TEXTO DE ORIGEM:
——

Cerca de 50 mil pequenos e médios agricultores, trabalhadores rurais sem-terra e líderes camponeses de toda a Índia se mobilizaram na semana passada na Marcha Kisan Mukti – ou Marcha da Libertação dos Agricultores – até o parlamento na capital do país, Nova Déli, entre quinta e sexta-feira, 29 e 30 de novembro.
A marcha foi organizada pela comissão de coordenação de luta de agricultores All India Kisan Sangharsh, que congrega mais de 200 organizações e movimentos sociais rurais.
Os manifestantes denunciaram a grave crise agrária do país, que já levou ao suicídio entre 300 e 400 mil agricultores desde meados da década de 90. Os trabalhadores rurais também fizeram um chamado para uma sessão especial de 21 dias de duração no parlamento para discutir a crise que assola o país há mais de duas décadas.
Além dessas pautas, os camponeses também fizeram exigências mais imediatas por uma política de garantia de preços mínimos para commodities agrícolas e o perdão de dívidas por empréstimos – principal motivo que leva ao suicídio milhares de pessoas que não conseguem pagar o que devem.

——

Itens listados em um conjunto de dados:
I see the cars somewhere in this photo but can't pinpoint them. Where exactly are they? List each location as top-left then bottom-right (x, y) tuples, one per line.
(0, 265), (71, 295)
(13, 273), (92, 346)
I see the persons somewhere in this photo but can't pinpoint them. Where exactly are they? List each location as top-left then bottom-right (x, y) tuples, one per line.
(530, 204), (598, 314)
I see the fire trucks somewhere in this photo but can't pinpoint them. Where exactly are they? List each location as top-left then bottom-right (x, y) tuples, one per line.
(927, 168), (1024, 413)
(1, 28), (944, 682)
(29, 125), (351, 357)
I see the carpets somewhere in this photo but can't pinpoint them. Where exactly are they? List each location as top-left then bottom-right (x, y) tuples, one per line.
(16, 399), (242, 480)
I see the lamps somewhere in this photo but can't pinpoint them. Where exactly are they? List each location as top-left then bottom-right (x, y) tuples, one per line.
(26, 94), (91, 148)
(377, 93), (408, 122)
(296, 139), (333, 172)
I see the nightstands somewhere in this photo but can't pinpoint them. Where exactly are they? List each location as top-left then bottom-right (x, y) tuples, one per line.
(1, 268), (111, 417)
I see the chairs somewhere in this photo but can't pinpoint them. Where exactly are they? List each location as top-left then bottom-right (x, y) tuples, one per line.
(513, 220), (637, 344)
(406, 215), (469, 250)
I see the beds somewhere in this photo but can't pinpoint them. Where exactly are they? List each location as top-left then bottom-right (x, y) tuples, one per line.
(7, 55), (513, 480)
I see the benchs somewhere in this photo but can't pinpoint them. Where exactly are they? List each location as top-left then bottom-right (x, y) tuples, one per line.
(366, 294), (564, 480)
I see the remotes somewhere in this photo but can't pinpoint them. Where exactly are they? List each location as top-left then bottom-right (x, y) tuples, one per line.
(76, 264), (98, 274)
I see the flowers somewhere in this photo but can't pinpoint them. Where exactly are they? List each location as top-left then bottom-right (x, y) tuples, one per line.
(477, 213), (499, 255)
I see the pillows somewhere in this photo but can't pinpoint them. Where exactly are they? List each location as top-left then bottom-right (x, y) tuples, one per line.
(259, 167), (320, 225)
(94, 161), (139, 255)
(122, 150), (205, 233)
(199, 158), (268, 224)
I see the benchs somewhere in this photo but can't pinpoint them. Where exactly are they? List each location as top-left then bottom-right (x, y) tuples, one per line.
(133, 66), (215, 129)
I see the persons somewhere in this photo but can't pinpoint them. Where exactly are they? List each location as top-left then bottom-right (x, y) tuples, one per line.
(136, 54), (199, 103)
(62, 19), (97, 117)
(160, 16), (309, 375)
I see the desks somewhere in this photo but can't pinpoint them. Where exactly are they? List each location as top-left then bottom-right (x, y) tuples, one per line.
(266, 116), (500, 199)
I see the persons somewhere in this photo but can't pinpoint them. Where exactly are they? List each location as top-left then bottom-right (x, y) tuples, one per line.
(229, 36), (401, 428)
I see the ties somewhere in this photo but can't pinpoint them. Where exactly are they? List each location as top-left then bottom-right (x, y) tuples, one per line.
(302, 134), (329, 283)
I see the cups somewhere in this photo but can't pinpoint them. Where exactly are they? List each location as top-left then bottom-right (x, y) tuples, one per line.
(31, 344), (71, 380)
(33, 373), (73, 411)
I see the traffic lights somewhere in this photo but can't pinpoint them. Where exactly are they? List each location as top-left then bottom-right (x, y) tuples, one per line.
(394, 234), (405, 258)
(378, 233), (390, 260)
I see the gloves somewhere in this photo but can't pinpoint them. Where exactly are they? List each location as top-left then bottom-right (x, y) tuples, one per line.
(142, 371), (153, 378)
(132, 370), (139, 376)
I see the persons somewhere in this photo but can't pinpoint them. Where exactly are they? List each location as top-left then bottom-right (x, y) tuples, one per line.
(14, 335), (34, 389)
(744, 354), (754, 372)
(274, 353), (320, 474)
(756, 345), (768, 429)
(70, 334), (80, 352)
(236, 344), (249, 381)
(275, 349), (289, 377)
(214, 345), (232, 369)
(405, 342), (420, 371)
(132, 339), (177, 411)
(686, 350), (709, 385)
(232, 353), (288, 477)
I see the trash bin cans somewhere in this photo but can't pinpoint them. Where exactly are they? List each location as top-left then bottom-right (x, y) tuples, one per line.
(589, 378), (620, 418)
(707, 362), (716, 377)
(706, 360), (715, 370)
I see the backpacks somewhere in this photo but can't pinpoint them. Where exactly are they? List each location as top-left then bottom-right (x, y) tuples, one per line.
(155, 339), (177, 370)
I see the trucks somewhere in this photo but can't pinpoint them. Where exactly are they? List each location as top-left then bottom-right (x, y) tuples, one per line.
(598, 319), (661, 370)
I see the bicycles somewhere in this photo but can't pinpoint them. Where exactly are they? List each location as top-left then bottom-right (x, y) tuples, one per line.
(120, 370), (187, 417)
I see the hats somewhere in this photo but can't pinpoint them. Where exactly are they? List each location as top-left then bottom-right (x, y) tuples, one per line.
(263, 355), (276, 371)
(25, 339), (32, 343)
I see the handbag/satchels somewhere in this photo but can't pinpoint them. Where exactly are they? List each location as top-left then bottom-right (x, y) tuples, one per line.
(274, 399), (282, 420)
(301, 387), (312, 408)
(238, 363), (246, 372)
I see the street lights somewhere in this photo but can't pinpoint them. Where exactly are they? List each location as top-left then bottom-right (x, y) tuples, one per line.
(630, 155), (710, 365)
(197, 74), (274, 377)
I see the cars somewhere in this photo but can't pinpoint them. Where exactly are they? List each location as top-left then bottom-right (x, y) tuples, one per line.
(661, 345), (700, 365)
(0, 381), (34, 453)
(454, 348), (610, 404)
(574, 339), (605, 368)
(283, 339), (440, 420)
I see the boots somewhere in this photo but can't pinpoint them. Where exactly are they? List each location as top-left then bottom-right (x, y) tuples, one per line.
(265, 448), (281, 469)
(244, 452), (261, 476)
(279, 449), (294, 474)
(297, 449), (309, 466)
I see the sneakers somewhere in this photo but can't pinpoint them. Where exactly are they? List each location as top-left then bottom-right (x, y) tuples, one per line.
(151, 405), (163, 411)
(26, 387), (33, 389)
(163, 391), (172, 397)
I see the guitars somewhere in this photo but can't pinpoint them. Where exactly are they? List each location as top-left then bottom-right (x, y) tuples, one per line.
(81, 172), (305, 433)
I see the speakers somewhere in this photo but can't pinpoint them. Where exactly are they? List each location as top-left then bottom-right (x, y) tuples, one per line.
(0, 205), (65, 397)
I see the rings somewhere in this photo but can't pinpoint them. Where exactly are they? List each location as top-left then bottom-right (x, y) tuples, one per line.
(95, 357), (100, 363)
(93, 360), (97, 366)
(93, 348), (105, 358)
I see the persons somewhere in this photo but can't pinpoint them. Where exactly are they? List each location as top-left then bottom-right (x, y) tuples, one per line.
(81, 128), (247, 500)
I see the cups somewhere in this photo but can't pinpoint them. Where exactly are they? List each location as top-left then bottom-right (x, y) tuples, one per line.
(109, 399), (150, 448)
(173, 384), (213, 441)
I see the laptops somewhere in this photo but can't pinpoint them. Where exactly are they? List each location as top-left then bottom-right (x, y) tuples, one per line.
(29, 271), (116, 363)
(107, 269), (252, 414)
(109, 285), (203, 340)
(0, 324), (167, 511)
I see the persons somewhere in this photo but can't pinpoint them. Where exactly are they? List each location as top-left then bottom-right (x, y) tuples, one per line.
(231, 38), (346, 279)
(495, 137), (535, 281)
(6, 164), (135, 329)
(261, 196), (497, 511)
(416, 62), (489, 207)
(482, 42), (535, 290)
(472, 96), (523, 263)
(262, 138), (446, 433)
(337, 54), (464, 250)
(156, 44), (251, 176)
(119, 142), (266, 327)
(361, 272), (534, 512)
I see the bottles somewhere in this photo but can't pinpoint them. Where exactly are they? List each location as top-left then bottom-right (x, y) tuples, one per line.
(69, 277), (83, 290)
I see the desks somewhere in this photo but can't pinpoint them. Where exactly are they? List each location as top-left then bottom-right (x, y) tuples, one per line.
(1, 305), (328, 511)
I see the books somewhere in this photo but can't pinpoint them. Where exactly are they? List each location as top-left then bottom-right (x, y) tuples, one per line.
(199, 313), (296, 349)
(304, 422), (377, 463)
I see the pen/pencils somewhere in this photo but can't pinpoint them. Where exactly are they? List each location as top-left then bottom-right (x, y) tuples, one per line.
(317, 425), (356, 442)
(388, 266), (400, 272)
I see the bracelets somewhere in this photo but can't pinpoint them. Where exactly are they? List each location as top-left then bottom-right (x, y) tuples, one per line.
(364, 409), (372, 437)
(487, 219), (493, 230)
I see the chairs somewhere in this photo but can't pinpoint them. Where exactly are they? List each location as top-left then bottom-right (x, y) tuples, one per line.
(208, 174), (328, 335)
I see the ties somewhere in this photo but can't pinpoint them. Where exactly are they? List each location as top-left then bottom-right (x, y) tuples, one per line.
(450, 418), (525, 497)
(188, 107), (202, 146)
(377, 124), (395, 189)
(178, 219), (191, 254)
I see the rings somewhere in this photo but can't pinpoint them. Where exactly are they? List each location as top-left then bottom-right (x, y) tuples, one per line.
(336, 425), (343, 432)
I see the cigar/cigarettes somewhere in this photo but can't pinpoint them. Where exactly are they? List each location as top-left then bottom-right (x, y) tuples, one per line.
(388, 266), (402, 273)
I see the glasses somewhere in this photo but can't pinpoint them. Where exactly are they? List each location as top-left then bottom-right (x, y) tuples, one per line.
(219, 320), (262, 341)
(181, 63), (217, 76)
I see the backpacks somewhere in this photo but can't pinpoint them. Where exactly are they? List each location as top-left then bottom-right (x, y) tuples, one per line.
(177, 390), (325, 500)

——

DESCRIÇÃO DO EXERCÍCIO:
Por favor, responda às perguntas a seguir com base no texto sobre a Marcha Kisan Mukti.
(a) Quantas organizações e movimentos sociais rurais a comissão All India Kisan Sangharsh congrega?
(b) Quantos dias duraria a sessão especial no parlamento pedida pelos trabalhadores rurais?
(c) Qual é o principal motivo que leva milhares de pessoas ao suicídio?

SOLUÇÃO ESCRITA:
(a) Mais de 200.
(b) 21 dias.
(c) As dívidas por empréstimos que essas pessoas não conseguem pagar.